There's what's happening in, I call it, the eye test [ph]. The other one is what we see through the quantitative side of things.
And when we start the IRP process, we start that back in 2012, late 2012, and that's when we start making certain assumptions. And so that's what's baked into the IRP as it relates to load.
Now as things evolve, there's some things that might happen in the near-term that might be pluses or minuses in the way from what we're doing in the IRP. And what we're saying now is what we see out from the eye test [ph] perspective, is there's a lot of activity within our service territory.
As I've told the group of economic development folks the other day is in my 17 years here, this is the first time I look out my office, I see 2 cranes on our skyline, which is a big deal for us here in Boise, and then I'm told there might be a third one popping up pretty soon. So those are some of the anecdotal things that are going on versus kind of what's happening with like our long-term 20-year load forecast.
So it's kind of the near-term versus the 20-year look. And so that's why, in LaMont's comments there about what's happening in our region, there's a lot of positive things.
But as we look long-term, that does average out over time, which is why the numbers that we have in the IRP, which is the 1.1% long-term growth rate is what we're using, and it's gets about 1.4% on peak. So again, we modify that every 2 years, and those are the assumptions we're using today.
And 2 years from now, that might look different.
Sarah Akers - Wells Fargo Securities, LLC, Research Division
And so as we think about getting that IRP, I guess, pretty soon here, this summer, might that plan incorporate some of the things that you're seeing in the last 3 to 6 months in terms of that activity? Or will this plan incorporate the old forecast and then 2 years from now, that's when those -- these new customers will be incorporated?

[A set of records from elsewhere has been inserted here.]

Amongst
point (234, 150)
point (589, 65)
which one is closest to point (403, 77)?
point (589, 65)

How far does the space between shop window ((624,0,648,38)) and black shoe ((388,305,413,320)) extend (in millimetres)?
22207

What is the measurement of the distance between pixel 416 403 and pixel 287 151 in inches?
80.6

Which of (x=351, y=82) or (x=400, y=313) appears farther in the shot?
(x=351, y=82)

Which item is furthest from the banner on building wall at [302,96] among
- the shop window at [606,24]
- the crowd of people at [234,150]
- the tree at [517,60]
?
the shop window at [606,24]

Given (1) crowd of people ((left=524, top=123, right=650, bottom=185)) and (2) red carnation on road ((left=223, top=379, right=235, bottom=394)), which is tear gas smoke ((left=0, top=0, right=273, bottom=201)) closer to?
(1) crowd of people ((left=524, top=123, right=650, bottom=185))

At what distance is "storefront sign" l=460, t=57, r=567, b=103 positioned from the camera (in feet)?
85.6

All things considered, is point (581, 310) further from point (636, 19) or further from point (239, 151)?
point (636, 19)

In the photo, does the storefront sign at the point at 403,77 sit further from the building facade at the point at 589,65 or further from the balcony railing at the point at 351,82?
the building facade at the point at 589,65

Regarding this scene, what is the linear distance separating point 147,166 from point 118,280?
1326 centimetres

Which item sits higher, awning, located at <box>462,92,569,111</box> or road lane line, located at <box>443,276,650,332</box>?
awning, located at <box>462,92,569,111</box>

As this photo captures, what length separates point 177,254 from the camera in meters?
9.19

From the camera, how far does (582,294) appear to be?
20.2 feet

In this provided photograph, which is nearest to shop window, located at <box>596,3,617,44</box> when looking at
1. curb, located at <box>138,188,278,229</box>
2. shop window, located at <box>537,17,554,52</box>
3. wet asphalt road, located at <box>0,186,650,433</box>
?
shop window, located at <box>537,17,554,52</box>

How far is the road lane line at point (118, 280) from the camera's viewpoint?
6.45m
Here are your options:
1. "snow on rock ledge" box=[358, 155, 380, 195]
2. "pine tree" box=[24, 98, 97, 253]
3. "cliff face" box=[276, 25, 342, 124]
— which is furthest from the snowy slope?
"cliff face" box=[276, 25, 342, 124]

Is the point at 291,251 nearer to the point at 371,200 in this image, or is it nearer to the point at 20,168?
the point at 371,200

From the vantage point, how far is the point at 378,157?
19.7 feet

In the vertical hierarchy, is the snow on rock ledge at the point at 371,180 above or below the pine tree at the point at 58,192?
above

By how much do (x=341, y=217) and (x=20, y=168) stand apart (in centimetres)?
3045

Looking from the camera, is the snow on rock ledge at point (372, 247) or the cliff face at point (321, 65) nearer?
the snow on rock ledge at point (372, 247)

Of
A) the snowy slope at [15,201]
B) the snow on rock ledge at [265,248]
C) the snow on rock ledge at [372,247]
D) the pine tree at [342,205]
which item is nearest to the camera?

Or how does that work? How quickly can...
J. LaMont Keen
The plan that's being worked on that is to be published in June will rely primarily on the data that's going to be a little bit older than what we see happening today. And so there's -- just because the way the process works.
And so you'll have -- kind of we will look at that, and as we assess what the recommendations are, we'll look at those. But then as we -- we'll restart that process up in about 12 months from now, and we'll start it all over again.
Sarah Akers - Wells Fargo Securities, LLC, Research Division
Perfect. And then should we think about the 1.2% customer growth rate, if I heard it correctly, as a good proxy for weather normalized sales growth in the quarter?
Or did changes in usage push that up or down for...
J. LaMont Keen
I would say that's just the -- on a more normalized basis, that number would be less than 1.2%.
Operator
[Operator Instructions] And we have a question from the line of Paul Ridzon of KeyBanc.
Paul T. Ridzon - KeyBanc Capital Markets Inc., Research Division
Just your kind of bullish comments on growth. How are we thinking about the potential to adopt a sister next to Langley at this point?
Darrel T. Anderson
Sorry, Paul, I didn't catch all that. Can you...
Paul T. Ridzon - KeyBanc Capital Markets Inc., Research Division
Your pretty positive commentary around the growth that you're seeing, when do you think you might be thinking about adding another generation resource?
Darrel T. Anderson
I think that will be a consideration as we continue to evaluate our IRPs. And again, I don't want to comment in front of the filing of our June IRP at this point, but I think that will continue to be an option.
Operator
That concludes the question-and-answer session for today. Mr.
Anderson, I will turn the conference back to you. Thank you.
Darrel T. Anderson
We would like to kind of thank everybody for participating on our call this afternoon and your continued interest in our company. And have a great afternoon.
Darrel T. Anderson
Thank you.
Operator
Thank you. That concludes today's conference.
Thank you for your participation. Have a great day.